These logs tells us, rcu_preempt thread is in RUNNING state, however,
the thread is not scheduled for long. So, can you please check the
activity (scheduler traces, runqueue) on the CPU where rcu_preempt
kthread is running (->cpu=1 in this case) , to see why rcu_preempt
is starved of CPU cycles?
Thanks
Neeraj
On 9/1/2021 6:33 AM, Zhouyi Zhou wrote:
> Hi,
>
> I perform following two new rounds of experiments:
>
>
> Test environment (x86_64 debian10 virtual machine: kvm -cpu host -smp
> 8 -hda ./debian10.qcow2 -m 4096 -net
> user,hostfwd=tcp::5556-:22,hostfwd=tcp::5555-:19 -net nic,model=e1000
> -vnc :30)
>
> 1. CONFIG_RCU_BOOST=y
> 1.1 as root, run #stress-ng --sequential 100 --class scheduler -t 5m --times
> 1.2 as regular user at the same time, run $stress-ng --sequential 100
> --class scheduler -t 5m --times
>
> System begin OOM kill after 6 minutes:
> 31 19:41:12 debian kernel: [ 847.171884] task:kworker/1:0 state:D
> stack: 0 pid: 1634 ppid: 2 flag\
> s:0x00004000
> Aug 31 19:41:12 debian kernel: [ 847.171890] Workqueue: ipv6_addrconf
> addrconf_verify_work
> Aug 31 19:41:12 debian kernel: [ 847.171897] Call Trace:
> Aug 31 19:41:12 debian kernel: [ 847.171903] __schedule+0x368/0xa40
> Aug 31 19:41:12 debian kernel: [ 847.171915] schedule+0x44/0xe0
> Aug 31 19:41:12 debian kernel: [ 847.171921]

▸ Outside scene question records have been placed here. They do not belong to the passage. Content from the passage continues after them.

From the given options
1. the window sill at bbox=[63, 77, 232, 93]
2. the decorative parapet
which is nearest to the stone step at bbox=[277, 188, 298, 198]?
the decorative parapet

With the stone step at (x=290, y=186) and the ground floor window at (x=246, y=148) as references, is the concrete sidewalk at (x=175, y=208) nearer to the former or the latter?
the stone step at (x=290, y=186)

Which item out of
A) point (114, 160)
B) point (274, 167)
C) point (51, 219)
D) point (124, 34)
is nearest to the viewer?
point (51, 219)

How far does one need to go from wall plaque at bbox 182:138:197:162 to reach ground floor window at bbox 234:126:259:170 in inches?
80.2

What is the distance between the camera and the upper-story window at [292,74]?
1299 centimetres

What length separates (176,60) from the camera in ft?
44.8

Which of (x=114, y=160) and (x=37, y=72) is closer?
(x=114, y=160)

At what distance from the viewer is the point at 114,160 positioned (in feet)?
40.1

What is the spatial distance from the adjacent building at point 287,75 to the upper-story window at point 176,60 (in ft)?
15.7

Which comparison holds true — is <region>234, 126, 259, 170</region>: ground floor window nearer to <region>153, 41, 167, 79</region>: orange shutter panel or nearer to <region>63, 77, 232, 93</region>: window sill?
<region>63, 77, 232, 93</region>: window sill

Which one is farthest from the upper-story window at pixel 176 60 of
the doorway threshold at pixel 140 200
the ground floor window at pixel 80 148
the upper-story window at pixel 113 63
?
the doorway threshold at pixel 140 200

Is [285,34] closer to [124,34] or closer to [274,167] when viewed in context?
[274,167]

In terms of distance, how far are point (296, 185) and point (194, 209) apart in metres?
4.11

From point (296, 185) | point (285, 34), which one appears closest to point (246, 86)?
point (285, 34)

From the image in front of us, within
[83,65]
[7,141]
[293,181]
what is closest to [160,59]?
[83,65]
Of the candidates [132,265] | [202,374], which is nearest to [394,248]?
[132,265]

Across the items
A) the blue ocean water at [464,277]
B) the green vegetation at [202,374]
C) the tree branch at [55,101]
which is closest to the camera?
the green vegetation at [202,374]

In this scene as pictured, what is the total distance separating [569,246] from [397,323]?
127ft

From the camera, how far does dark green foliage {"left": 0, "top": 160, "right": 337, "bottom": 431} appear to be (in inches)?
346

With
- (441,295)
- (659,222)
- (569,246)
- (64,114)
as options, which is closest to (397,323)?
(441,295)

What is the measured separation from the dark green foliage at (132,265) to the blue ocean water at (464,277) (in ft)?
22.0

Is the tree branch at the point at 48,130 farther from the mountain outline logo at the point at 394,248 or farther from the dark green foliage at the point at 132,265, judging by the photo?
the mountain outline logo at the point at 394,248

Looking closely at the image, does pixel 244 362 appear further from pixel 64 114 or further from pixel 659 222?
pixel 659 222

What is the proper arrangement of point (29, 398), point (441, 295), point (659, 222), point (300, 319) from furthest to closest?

> schedule_preempt_disabled+0x14/0x20
> Aug 31 19:41:12 debian kernel: [ 847.171924] __mutex_lock+0x4b1/0xa10
> Aug 31 19:41:12 debian kernel: [ 847.171935] ? addrconf_verify_work+0xa/0x20
> Aug 31 19:41:12 debian kernel: [ 847.171948] ? addrconf_verify_work+0xa/0x20
> Aug 31 19:41:12 debian kernel: [ 847.171951] addrconf_verify_work+0xa/0x20
> Aug 31 19:41:12 debian kernel: [ 847.171955] process_one_work+0x1fa/0x5b0
> Aug 31 19:41:12 debian kernel: [ 847.171967] worker_thread+0x64/0x3d0
> Aug 31 19:41:12 debian kernel: [ 847.171974] ? process_one_work+0x5b0/0x5b0
> Aug 31 19:41:12 debian kernel: [ 847.171978] kthread+0x131/0x180
> Aug 31 19:41:12 debian kernel: [ 847.171982] ? set_kthread_struct+0x40/0x40
> Aug 31 19:41:12 debian kernel: [ 847.171989] ret_from_fork+0x1f/0x30
> Aug 31 19:41:12 debian kernel: [ 847.176007]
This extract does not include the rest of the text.